A project co-funded by the UK's Arts Council and Nour Festival, Mourning Room will fill the remarkable Arab Hall in London's Leighton House. Usually, it's decorated from floor to ceiling with hand-painted tiles from Damascus, but Batal will cover them with another layer bearing the names of those who have been killed in the conflict in Syria.

"The idea is to create a kind of mourning space," she explains. "In the Arab world you have the ritual where people come to the family of the deceased and pay respects for three days.
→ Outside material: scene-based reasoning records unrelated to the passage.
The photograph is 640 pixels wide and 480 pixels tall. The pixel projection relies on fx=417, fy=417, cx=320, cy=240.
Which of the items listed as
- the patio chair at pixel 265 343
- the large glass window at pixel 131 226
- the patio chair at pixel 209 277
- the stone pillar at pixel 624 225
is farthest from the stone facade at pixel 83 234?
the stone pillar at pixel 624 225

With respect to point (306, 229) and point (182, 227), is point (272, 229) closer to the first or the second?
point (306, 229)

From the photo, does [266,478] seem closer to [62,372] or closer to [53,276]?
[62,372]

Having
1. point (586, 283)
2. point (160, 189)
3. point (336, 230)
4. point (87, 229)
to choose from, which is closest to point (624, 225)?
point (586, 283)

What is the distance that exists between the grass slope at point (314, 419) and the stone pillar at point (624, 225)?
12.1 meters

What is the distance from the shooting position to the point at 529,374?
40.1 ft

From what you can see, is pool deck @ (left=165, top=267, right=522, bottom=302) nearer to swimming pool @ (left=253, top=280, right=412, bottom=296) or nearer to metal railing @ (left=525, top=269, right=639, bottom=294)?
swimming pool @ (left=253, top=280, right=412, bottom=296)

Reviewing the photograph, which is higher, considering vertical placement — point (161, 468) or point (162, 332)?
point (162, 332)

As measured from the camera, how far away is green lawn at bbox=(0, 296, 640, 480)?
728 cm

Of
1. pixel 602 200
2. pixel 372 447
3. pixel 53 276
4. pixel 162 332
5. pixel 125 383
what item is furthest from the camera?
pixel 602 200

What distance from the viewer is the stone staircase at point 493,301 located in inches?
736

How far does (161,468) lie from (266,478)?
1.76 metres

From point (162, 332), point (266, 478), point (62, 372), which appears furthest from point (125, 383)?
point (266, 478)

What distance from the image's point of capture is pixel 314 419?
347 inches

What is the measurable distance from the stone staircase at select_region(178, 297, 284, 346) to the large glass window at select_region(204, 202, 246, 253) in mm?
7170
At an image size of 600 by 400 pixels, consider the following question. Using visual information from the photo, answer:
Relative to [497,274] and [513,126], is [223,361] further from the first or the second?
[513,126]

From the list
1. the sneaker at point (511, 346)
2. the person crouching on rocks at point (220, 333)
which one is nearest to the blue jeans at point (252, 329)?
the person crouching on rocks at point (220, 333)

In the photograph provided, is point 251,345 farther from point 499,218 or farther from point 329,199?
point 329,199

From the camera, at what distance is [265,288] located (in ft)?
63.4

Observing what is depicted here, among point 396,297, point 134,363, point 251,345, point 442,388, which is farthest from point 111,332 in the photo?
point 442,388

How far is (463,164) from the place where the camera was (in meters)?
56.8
But because of the conflict, a lot of people have not had the chance to do that - sometimes they've not even been able to bury their loved ones in the usual way."

In fact, some have even been buried in the middle of the night in private gardens so their families don't reveal themselves as being connected to an activist.

"There have been some really interesting collective rituals that have sprung up, which I wanted to reflect," Batal continues. "There are night demonstrations in town squares, and after a long day of shelling and burying of the killed there is mass singing - it's sad but it also celebrates the uprising, too. So I am using recordings of these 'mourning chants' in the installation as well."

Batal grew up in Lebanon before leaving for London and earning a Master's in design at Goldsmiths in 2007. She was disillusioned by the constant cycle of assassinations, wars and strikes in Beirut. "It became obvious that you can't really plan for anything in your life, living in times like that," she says. But she has family in Syria and regularly goes back to Lebanon.

"It becomes very difficult when you're on the outside," she says. "I've ended up watching videos of the people named in Mourning Room – of their funeral, maybe, or even the moment they were killed. They had to be more than a name for me. And that was important – as ugly as the videos are, this is the ugliness of what's happening. You can't really pretend it's all fine. If they're going through this, I need to be more than a spectator. I need to engage."

This sense of engagement with the public is also apparent in her Translations series, also being shown at Leighton House. The sculptures are undeniably more playful, reflecting both her background in interior architecture and furniture design and her interest in Arab text. In one piece, for example, she has created a bench in the shape of the letter "waw" in Arabic, which means "and".

"It makes more sense if you read Arabic." she says. "But the way the bench is curved in the shape of the 'and', it creates connections between people when they sit on it. 'And' is a connecting word. So the meaning of the text dictates the design."

It might seem a long way from her sombre Mourning Room, but Batal sees the connection: "Art always fills more than one purpose. But for me, it's always about trying to establish a personal link between the viewer and the piece."